Kâyou dans la mare à l'imaginaire
Je suis surpris de ne trouer sur SC aucune critique non plus qu'aucune notation de cet inclassable, assurément russe, démesuré comme une iconostase sanglante.
Assurément, ce bouquin est plus fort que moi, et je peine encore à y trouver un sens qui ne soit pas d'absurde aussi génial que sadique. Je ne connais assez ni la littérature ni l'histoire russe pour en goûter tout le sel, mais peu importe, il me suffit bien d'avoir rencontré un labyrinthe qui passe les miens - somme toute sages, les scientifiques étant des gens à qui il faut parfois expliquer certaines choses avant qu'ils n'en conçoivent la possibilité.
Tout cela s'ouvre par la correspondance halluciné truffé de néo-mandarin obscène d'un scientifique, justement, participant à la production littéraro-biologique de lard bleu (mieux traduit sans doute en Anglais par "blue bacon"), substance anentropique produite pas les tissus clonés de sept des plus grands écrivains et poètes russes. Sectes obscène et mystérieuse, schismes improbables, descente au ventre des ventres de la terre, voyage dans le temps, uchronie ou parachronie, on ne sait, dictateurs vulgivagues (toute ressemblance...) et poètes nauséabonds, Allemagne hallucinée, et une fin à la mesure de... toutes ces choses.

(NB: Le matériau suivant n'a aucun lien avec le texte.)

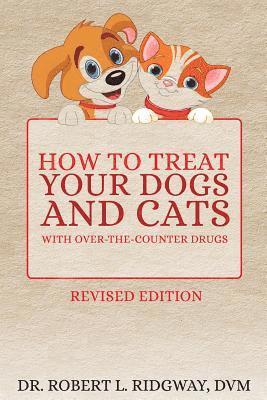 bokomslag How to Treat Your Dogs and Cats with Over-the-Counter Drugs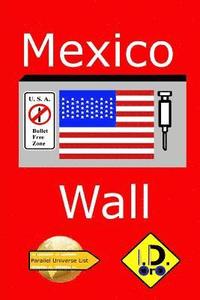 bokomslag Mexico Wall (Nederlandse Editie)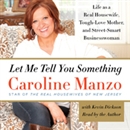 Let Me Tell You Something by Caroline Manzo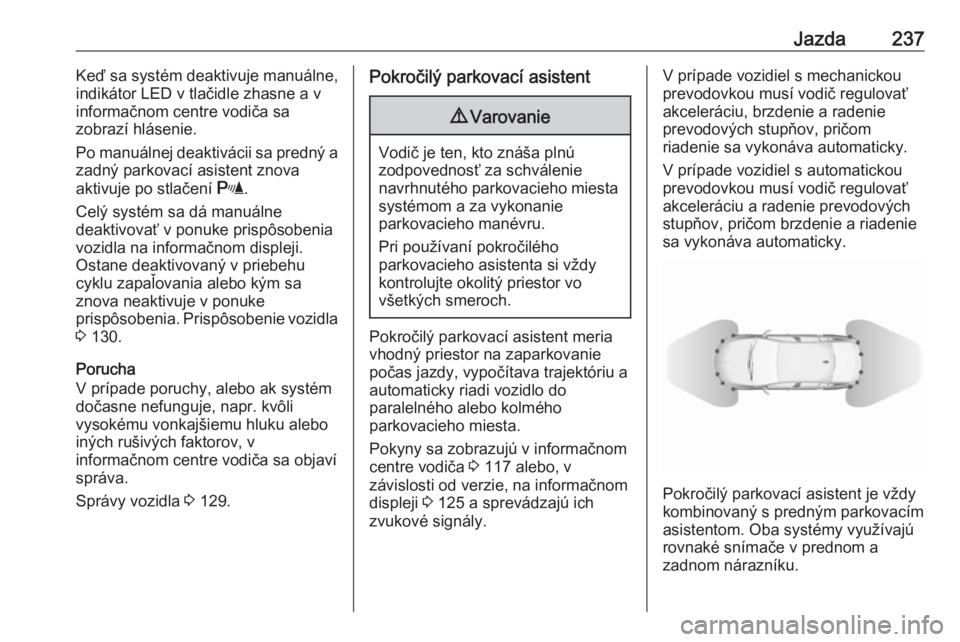 OPEL INSIGNIA BREAK 2019  Používateľská príručka (in Slovak) Jazda237Keď sa systém deaktivuje manuálne,
indikátor LED v tlačidle zhasne a v
informačnom centre vodiča sa
zobrazí hlásenie.
Po manuálnej deaktivácii sa predný a
zadný parkovací asisten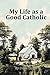 My Life As A Good Catholic by Drew Carter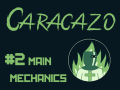 Caracazo #2: Main Mechanics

L'imaginaire en vadrouille disloque ce que l'on attend de l'imaginaire. Ce Philip K. Dick shooté à l'acide ferait plus penser à un Burroughs parfois mâtiné de Sade - ni de la science-fiction, ni du fantastique, mais peut-être une espèce d'invasion baroque-post-moderne d'un cancer de littérature - d'une littérature proliférante - dans l'ordonnancement réglé des histoires.
C'est obscène, sadique, complaisant avec un évident excès qui ne peut que marquer le détricottage de nos masturbations ordinaires - et du coup, intensément et très sérieusement pervers, cela en devient tout à la fois jouissif et jubilatoire. Car aussi bien, ce pourrait être un Grand N'Importe Quoi - charriant avec lui les tonnes de nos attentes déconfites, déconstruites et dépitées.
Impossible que cela plaise à tout le monde - scènes dérangeantes, outrance du récit lui-même, ironie au degré énième, etc. Je ne peux donc guère le recommander. Mais assurément, je suis preneur de tout avis - pour peu qu'il soit autre que de dégoût, s'entend. Car j'aimerais saisir mieux la nature de ce plaisir trouble éprouvé au fil des pages - ambiguïté de lecteur que je retrouve dans toutes les critiques lues ailleurs sur le Net.